EXERCISE DATA.

===

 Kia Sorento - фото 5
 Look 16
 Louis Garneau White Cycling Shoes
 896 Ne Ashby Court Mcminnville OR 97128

===

PROBLEM STATEMENT. Return the full listing unchanged.

ANSWER TO THE PROBLEM.
 Kia Sorento - фото 5
 Look 16
 Louis Garneau White Cycling Shoes
 896 Ne Ashby Court Mcminnville OR 97128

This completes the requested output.